I believe the braided fishing line is the same material as halo just a different braid (could be wrong on that but thought I read it somewhere), 3D serving also works good for peeps


----------



## BigXX78 (Mar 16, 2005)

Sutton Outdoors said:


> Well see i was once told i could use dental floss, true? or rumor? or just bad news?


I used dental floss, in the old days, when most serving materials were thicker and heavier than now. It worked fine, and the mint waxed was even green.

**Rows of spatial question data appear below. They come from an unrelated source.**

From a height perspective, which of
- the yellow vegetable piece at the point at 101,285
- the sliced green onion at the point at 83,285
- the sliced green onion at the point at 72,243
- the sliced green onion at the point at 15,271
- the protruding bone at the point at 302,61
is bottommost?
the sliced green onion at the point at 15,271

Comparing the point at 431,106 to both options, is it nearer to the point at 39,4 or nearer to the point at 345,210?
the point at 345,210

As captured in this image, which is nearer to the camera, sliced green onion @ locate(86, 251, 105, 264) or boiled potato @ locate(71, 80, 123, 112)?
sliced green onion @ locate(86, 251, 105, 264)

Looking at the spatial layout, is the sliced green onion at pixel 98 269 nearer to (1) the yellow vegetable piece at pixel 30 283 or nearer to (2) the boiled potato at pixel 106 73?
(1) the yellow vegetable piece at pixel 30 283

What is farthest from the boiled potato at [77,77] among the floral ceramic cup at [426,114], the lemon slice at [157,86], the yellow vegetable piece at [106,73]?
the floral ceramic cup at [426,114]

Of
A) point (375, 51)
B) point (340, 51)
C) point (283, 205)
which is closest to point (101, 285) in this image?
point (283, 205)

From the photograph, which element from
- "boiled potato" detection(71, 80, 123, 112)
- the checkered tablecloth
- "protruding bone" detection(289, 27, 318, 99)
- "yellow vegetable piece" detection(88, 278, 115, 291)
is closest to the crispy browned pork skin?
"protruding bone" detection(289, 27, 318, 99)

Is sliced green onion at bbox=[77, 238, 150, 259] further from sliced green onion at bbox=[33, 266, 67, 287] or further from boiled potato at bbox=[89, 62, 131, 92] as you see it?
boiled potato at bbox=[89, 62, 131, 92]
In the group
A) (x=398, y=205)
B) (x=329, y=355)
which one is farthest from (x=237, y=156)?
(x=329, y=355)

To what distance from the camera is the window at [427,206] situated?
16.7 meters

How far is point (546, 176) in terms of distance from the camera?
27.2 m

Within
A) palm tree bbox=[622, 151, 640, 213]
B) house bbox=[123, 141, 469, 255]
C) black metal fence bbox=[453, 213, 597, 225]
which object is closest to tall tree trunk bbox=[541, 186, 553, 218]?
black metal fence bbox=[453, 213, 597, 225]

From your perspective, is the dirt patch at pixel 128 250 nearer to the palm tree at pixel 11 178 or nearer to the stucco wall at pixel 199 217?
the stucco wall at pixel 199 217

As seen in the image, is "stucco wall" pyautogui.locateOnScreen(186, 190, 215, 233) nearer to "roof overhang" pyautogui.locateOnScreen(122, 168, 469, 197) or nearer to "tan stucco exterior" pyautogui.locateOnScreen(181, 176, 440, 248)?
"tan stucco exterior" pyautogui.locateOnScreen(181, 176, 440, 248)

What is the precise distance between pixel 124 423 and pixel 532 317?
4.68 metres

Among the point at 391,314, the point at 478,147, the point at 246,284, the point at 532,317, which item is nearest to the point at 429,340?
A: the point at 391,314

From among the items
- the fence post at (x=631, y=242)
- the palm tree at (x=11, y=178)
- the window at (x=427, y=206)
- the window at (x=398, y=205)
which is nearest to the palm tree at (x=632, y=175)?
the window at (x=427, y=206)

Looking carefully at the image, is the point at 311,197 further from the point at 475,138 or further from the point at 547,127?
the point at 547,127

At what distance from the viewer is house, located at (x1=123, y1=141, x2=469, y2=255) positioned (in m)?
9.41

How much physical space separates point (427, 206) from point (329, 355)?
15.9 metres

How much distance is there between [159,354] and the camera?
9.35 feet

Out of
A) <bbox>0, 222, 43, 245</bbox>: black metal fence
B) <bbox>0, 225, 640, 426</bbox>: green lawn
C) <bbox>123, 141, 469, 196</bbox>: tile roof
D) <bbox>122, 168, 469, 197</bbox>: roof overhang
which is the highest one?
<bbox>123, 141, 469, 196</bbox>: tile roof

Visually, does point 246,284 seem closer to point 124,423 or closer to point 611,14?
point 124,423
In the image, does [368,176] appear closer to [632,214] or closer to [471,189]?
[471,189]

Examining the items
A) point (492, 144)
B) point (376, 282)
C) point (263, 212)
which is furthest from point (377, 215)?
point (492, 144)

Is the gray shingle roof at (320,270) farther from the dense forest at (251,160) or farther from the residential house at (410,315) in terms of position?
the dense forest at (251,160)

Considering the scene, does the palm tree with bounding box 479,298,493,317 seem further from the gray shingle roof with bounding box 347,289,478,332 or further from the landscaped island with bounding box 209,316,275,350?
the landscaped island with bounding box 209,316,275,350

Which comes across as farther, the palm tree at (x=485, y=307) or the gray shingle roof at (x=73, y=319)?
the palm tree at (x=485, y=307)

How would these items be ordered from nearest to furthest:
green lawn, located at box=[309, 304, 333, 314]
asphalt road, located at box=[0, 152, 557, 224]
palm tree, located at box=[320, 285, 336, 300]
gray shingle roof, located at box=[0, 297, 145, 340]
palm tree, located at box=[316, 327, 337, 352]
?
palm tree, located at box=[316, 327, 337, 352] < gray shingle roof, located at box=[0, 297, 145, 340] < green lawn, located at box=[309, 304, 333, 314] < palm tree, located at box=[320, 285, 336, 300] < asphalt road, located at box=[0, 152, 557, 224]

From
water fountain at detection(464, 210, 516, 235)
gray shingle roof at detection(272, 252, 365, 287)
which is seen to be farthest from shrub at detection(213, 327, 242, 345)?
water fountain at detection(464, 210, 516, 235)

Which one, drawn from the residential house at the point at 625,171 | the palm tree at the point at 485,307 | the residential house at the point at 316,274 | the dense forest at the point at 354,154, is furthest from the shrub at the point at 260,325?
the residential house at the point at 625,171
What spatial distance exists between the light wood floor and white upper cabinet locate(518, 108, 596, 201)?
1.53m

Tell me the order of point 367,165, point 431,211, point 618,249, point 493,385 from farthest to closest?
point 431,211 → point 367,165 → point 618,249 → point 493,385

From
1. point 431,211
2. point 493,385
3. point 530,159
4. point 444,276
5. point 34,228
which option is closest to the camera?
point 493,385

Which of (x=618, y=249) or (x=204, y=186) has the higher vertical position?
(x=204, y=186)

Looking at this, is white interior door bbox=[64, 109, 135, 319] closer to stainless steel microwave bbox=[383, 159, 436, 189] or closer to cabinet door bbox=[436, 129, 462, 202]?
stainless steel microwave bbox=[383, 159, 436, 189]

Now I use retired string strand materials--like BCY 452.


----------



## SonnyThomas (Sep 10, 2006)

merlinron said:


> people are ridiculous,..."i use this" or 'this works better than that",.....i use whatever serving material is in front of me when i need to serve a peep and in 50 years of shooting, have never had any reason to do anything else.


Yep, same here. I've even used button&carpet thread.........


----------



## devinhal (Jul 24, 2012)

I usually use either .014 Halo or .014 Power Grip. Both materials work great for tying peep sights and general use.


----------



## Padgett (Feb 5, 2010)

I use 6lb berkley fireline, it is a fishing line and it is made out of dynema which is bowstring material. 6lb fireline is a non braided fishing line and it has a 2lb diameter so it is super small. It is very strong and I have caught big small mouth bass on it in canada boundary waters up to 5 to 7 lbs with it. 

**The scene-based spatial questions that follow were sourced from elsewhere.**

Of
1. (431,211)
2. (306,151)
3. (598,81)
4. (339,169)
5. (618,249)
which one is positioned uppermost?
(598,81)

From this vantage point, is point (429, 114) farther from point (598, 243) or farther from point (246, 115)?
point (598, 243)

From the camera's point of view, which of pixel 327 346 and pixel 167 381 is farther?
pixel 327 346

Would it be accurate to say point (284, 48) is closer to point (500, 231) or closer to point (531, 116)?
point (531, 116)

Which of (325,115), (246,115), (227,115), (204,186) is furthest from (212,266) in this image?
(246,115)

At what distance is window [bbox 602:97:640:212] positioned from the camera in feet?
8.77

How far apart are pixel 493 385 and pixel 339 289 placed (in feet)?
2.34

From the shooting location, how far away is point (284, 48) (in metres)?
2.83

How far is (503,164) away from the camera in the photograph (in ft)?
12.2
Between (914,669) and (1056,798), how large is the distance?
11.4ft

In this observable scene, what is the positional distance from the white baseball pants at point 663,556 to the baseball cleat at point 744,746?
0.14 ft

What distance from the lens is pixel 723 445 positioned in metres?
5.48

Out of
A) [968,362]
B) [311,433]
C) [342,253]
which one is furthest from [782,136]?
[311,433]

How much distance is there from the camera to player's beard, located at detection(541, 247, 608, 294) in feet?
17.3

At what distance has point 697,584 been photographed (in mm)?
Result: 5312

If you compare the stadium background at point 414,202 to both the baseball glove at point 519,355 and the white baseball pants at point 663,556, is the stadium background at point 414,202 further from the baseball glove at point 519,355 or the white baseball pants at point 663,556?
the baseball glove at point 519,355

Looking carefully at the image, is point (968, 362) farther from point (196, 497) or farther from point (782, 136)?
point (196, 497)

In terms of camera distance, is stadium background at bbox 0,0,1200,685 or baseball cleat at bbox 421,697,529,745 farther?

Why do I like fireline for serving jobs such as nock sets and peeps?

Because it allows me to do many many wraps so I can fine tune my job, for example with a single nock set I do around 25 or so wraps of the fireline to build up a nice looking nock set. With a peep I only use the fireline to go around the peep a few times and then I do figure 8's around the bow string on each side to lock down the peep. When doing figure 8's I will do around 10 of them on each side and this stuff is so small you can barely see it when I am done. 

With fireline I use a pull under knot method where I lay a intendent loop under the wraps so I can stick the tag end through the loop and pull it under. I also use dabs of super glue on the area and it keeps the fireline perfect for the life of the job. 

I do not use fireline to do the two peep serving jobs above and below the peep on the bow string, I use 3d end loop material from bcy. Fireline is overkill for this job and would take 50 wraps to make it look correct.


----------



## Duckologist (Mar 8, 2010)

Amazon.com



This is what I use


----------



## Padgett (Feb 5, 2010)

Omg, I just saw that this was a really old thread.


----------